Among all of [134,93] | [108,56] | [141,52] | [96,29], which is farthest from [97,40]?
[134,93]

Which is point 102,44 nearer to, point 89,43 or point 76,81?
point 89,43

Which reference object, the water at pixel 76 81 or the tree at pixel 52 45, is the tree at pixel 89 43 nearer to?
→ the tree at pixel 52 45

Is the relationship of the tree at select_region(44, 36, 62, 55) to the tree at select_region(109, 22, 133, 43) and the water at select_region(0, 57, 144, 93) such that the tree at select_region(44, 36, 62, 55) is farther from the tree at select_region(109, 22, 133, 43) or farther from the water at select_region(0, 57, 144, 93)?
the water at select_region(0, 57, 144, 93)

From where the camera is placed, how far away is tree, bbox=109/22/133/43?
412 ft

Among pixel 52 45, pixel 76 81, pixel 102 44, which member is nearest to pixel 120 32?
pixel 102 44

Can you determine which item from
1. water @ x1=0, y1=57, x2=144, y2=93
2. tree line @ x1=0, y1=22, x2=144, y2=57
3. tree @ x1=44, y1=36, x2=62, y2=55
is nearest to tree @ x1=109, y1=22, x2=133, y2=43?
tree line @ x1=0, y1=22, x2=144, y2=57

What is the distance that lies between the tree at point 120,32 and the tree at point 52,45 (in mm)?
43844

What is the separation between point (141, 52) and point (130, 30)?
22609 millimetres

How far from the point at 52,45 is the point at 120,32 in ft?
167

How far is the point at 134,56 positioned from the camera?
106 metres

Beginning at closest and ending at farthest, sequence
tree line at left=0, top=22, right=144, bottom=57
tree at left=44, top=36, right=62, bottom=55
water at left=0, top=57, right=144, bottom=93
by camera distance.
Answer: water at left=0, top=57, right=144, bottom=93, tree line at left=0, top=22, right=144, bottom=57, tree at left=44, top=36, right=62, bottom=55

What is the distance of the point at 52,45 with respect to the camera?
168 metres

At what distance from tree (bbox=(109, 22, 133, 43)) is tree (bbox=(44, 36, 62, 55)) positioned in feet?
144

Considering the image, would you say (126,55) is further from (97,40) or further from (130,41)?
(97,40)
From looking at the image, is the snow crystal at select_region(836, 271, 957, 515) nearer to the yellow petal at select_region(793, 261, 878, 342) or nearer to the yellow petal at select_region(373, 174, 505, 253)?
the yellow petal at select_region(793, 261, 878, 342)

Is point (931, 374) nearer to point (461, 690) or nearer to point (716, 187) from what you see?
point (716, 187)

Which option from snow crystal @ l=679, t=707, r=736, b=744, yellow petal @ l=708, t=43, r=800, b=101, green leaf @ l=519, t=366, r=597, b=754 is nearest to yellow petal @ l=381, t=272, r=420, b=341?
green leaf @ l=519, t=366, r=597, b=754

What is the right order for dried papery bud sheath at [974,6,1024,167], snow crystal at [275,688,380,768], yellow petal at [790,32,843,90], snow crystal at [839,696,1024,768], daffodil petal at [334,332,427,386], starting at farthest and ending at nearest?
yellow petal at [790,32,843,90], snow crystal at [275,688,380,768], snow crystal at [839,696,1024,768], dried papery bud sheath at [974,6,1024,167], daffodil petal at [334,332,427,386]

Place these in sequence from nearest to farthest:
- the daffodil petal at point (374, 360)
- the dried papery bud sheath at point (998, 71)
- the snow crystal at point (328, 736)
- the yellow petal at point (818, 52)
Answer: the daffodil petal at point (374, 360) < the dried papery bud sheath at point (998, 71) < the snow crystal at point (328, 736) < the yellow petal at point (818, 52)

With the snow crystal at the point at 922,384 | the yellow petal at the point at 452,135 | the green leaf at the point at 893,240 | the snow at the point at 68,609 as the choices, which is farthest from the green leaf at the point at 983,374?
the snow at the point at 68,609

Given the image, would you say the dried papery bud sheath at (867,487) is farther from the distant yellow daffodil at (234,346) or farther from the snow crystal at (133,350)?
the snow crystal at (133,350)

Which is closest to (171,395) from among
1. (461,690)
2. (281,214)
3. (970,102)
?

# Aim:
Convert the entries from the line with "How far is the" up to and including the line with "Answer: the daffodil" into a CSV with the columns entry and answer. Use one row per entry, put each field in quotation marks, and replace line breaks with spaces.

# Expected answer:
entry,answer
"How far is the point at 134,56 positioned from the camera?","106 metres"
"Beginning at closest and ending at farthest, sequence tree line at left=0, top=22, right=144, bottom=57 tree at left=44, top=36, right=62, bottom=55 water at left=0, top=57, right=144, bottom=93 by camera distance. Answer:","water at left=0, top=57, right=144, bottom=93, tree line at left=0, top=22, right=144, bottom=57, tree at left=44, top=36, right=62, bottom=55"
"What is the distance of the point at 52,45 with respect to the camera?","168 metres"
"At what distance from tree (bbox=(109, 22, 133, 43)) is tree (bbox=(44, 36, 62, 55)) positioned in feet?","144"
"Considering the image, would you say (126,55) is further from (97,40) or further from (130,41)?","(97,40)"
"From looking at the image, is the snow crystal at select_region(836, 271, 957, 515) nearer to the yellow petal at select_region(793, 261, 878, 342) or nearer to the yellow petal at select_region(373, 174, 505, 253)?","the yellow petal at select_region(793, 261, 878, 342)"
"Is point (931, 374) nearer to point (461, 690) or nearer to point (716, 187) from what you see?","point (716, 187)"
"Which option from snow crystal @ l=679, t=707, r=736, b=744, yellow petal @ l=708, t=43, r=800, b=101, green leaf @ l=519, t=366, r=597, b=754 is nearest to yellow petal @ l=381, t=272, r=420, b=341?","green leaf @ l=519, t=366, r=597, b=754"
"What is the right order for dried papery bud sheath at [974,6,1024,167], snow crystal at [275,688,380,768], yellow petal at [790,32,843,90], snow crystal at [839,696,1024,768], daffodil petal at [334,332,427,386], starting at farthest and ending at nearest?","yellow petal at [790,32,843,90], snow crystal at [275,688,380,768], snow crystal at [839,696,1024,768], dried papery bud sheath at [974,6,1024,167], daffodil petal at [334,332,427,386]"
"Place these in sequence from nearest to farthest: - the daffodil petal at point (374, 360) - the dried papery bud sheath at point (998, 71) - the snow crystal at point (328, 736) - the yellow petal at point (818, 52) Answer:","the daffodil petal at point (374, 360) < the dried papery bud sheath at point (998, 71) < the snow crystal at point (328, 736) < the yellow petal at point (818, 52)"